◆ Source passage
◇ ◇ ◇ ◇ ◇

Superb lyrical writing
Well, L K von Weber, I was another reader who cried while reading Resistance, and I'm glad that someone else felt the same. The writing is superb and Owen Sheers' description of the Welsh countryside brought out the emotional Celt in me too. City-dwellers may find his descriptions a little over-loving, but I think they are missing the point here.
Resistance begs the question - what if? What would anyone have done in the same set of circumstances, particularly living in such harsh conditions without men to help on the farm? The words "co-operation" and "collaboration" are very close and most of us are not heroes. The novel also explores the relationship between the invader and the invaded and how relationships become closer in those conditions.
This novel made me think of another called Island Madness by Tim Binding which is set in the German-occupied Channel Islands. The themes are very similar and the question "what if?" raises its head again.
I felt the cover of Resistance could have been better. It gives a very mixed message and the novel could have been dismissed as "romance" by some readers who didn't venture beyond the cover. Otherwise, an excellent read and I would read future novels by this writer.
An intriguing premise
I'm still trying to decide what I feel about 'Resistance'. It's beautifully written, the author is a poet and it shows, but sometimes I feel there's an element of: 'Look what a beautiful phrase that was'. And it's very slow-moving. Not a real fault as such, it takes the reader through the winter, which IS slow, but there are times when the story drags. And it's sad, tragic - of course it is. You know there won't be, can't be, a happy ending but you really want one. However I found the ending SO enigmatic that I'm still not totally clear exactly what happened, except that it all ended horribly. I didn't want all the loose ends tied up neatly but I'd have though it would have been possible to spell it out a little more clearly and still leave the reader wanting more.
I checked out some reviews on Amazon and one of them sniffed that the cover made it look like 'a wartime romance'. Well, maybe not romance as such, but it's definitely a 'romantic' novel, which is no bad thing. It somehow doesn't fit the `epic tragedy' that the story suggests and I think I felt slightly cheated because I wanted more; more depth, more story, more ending.
It's a good, intriguing read, though I felt it wasn't quite in the same league as 'Fatherland' by Robert Harris,another 'what if' book.
'Resistance' would make a terrific film.

◇ ◇ ◇ ◇ ◇

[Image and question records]
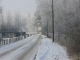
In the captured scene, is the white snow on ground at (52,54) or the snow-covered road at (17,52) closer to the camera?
the white snow on ground at (52,54)

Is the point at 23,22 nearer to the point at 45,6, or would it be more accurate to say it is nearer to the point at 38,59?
the point at 45,6

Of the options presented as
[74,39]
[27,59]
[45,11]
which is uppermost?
[45,11]

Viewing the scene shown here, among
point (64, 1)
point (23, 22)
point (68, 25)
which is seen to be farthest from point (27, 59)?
point (23, 22)

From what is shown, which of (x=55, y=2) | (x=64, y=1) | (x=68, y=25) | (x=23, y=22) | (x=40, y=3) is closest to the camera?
(x=68, y=25)

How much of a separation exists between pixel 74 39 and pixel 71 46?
857 millimetres

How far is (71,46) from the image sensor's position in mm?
16453

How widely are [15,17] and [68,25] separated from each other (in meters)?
140

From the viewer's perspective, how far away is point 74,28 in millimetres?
15914

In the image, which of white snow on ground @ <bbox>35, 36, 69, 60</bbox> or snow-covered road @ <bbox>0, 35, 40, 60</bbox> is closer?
white snow on ground @ <bbox>35, 36, 69, 60</bbox>

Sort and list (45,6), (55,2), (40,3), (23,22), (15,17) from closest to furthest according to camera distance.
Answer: (55,2) < (45,6) < (40,3) < (15,17) < (23,22)

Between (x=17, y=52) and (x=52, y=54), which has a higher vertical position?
(x=52, y=54)

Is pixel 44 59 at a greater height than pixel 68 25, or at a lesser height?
lesser

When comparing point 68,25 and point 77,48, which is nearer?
point 77,48

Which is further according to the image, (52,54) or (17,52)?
(17,52)
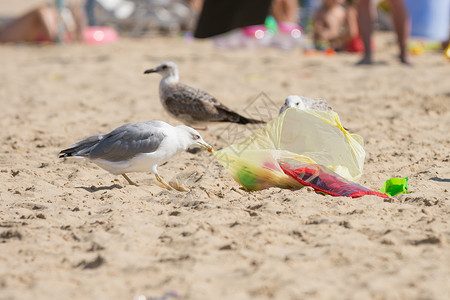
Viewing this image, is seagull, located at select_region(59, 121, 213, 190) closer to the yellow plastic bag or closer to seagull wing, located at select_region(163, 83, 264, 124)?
the yellow plastic bag

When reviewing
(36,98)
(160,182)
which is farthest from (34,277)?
(36,98)

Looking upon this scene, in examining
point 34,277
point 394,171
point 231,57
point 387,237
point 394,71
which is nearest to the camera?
point 34,277

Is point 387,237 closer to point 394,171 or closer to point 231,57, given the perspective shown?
point 394,171

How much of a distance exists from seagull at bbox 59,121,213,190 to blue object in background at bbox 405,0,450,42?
889 cm

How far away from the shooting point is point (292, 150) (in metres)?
4.12

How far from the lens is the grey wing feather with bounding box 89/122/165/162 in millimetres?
3893

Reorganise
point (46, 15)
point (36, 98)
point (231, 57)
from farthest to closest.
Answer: point (46, 15) < point (231, 57) < point (36, 98)

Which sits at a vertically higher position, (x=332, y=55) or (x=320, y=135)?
(x=320, y=135)

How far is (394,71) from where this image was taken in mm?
8438

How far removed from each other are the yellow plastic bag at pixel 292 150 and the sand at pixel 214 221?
14cm

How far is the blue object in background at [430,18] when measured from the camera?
11.6m

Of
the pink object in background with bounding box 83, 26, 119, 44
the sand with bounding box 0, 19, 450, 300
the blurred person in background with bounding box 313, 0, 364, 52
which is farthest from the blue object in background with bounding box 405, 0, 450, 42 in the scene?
the pink object in background with bounding box 83, 26, 119, 44

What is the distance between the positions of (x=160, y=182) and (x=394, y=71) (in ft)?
17.2

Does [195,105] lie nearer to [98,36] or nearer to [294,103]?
[294,103]
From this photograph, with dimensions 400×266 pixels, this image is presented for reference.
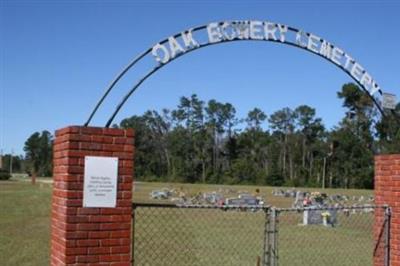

◇ ◇ ◇ ◇ ◇

◆ Challenge
Write out the reader reviews of Resistance from "Resistance begs the" to "in those conditions.".

◆ Answer
Resistance begs the question - what if? What would anyone have done in the same set of circumstances, particularly living in such harsh conditions without men to help on the farm? The words "co-operation" and "collaboration" are very close and most of us are not heroes. The novel also explores the relationship between the invader and the invaded and how relationships become closer in those conditions.